▸ **Seitenauszug**:
Denn wo nur irgend eine grüne Stelle lockt, klettern die Ziegen
wie die Schaafe hin, erblicken dann von der Höhe unter ſich aber¬
mals neue Raſenbänder und ſpringen von Abſatz zu Abſatz, oft
klafterhoch, hinab, bis ſie nicht weiter können. Da wird es dann
Aufgabe des hütenden Knaben, das gefangene Thier zu löſen.
Unſer Illuſtrator Rittmeyer hat auf dem beigegebenen Blatt einen
ſolchen Moment dargeſtellt. Das iſt ganz die zähe, unnachgiebige,
ſtörriſche Natur eines ächten Vollblut-Geißbuben. Beide, Thier und
Knabe, ſind wie aus einem Stück gegoſſen. Droben ſchweben die
Adler, die durch das Klagegeſchrei der Ziege aufmerkſam gemacht,
dieſe, ohne des Buben Erlöſung, durch Flügelſchlag in die Tiefe
geſtürzt und als Beute zerfleiſcht haben würden. Und kämen ſie
noch jetzt, eher ließ ſich der Bube mit in den Abgrund nieder¬
ſchmettern, als daß er ſeine Geißmutſch losließe. Eine Schrot¬
ladung ihm in den Rücken gegeben, würde das hartnäckige, ſtarr¬
ſinnige Weſen des Buben nicht brechen.

▸ **Bereitgestellte Daten**:
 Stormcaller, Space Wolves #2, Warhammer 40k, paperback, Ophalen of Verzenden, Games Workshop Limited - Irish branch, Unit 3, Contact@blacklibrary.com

▸ **Aufgabenliste**:
- A) Beantworte zum Text über den Geißbuben die folgenden Fragen in je einem Satz:
(i) Was wird zur Aufgabe des hütenden Knaben, wenn die Ziege nicht weiter kann?
(ii) Welcher Illustrator hat einen solchen Moment auf dem beigegebenen Blatt dargestellt?
(iii) Welche Tiere schweben droben und werden durch das Klagegeschrei der Ziege aufmerksam?
- B) Setze den Text über den Geißbuben nach seinem letzten Satz mit einigen Sätzen im selben Ton fort.

▸ **Lösungen der Übung**:
- A)
(i) Er muss das gefangene Tier lösen.
(ii) Der Illustrator Rittmeyer hat den Moment dargestellt.
(iii) Droben schweben Adler.

- B)
Im Hochgebirge bleiben die Schaafe oft Monate lang ſich
ſelbſt überlaſſen und nagen die ſporadiſch an den Felſen hangen¬
den Raſenſtellen ab. Es genügt dann, daß der Eigenthümer vom
Thal oder von ſeiner Hütte aus (wo er mit dem Großvieh weilt)
täglich einigemal durchs Fernrohr ſeine Schaafe beobachtet und
überzählt. Entdeckt er nun, daß ſich einige derſelben verſtiegen
haben, ſo ſteigt er auf die Höhe des Gebirges, von der aus er
glaubt ſenkrecht von oben herab den Schaafen beikommen zu können.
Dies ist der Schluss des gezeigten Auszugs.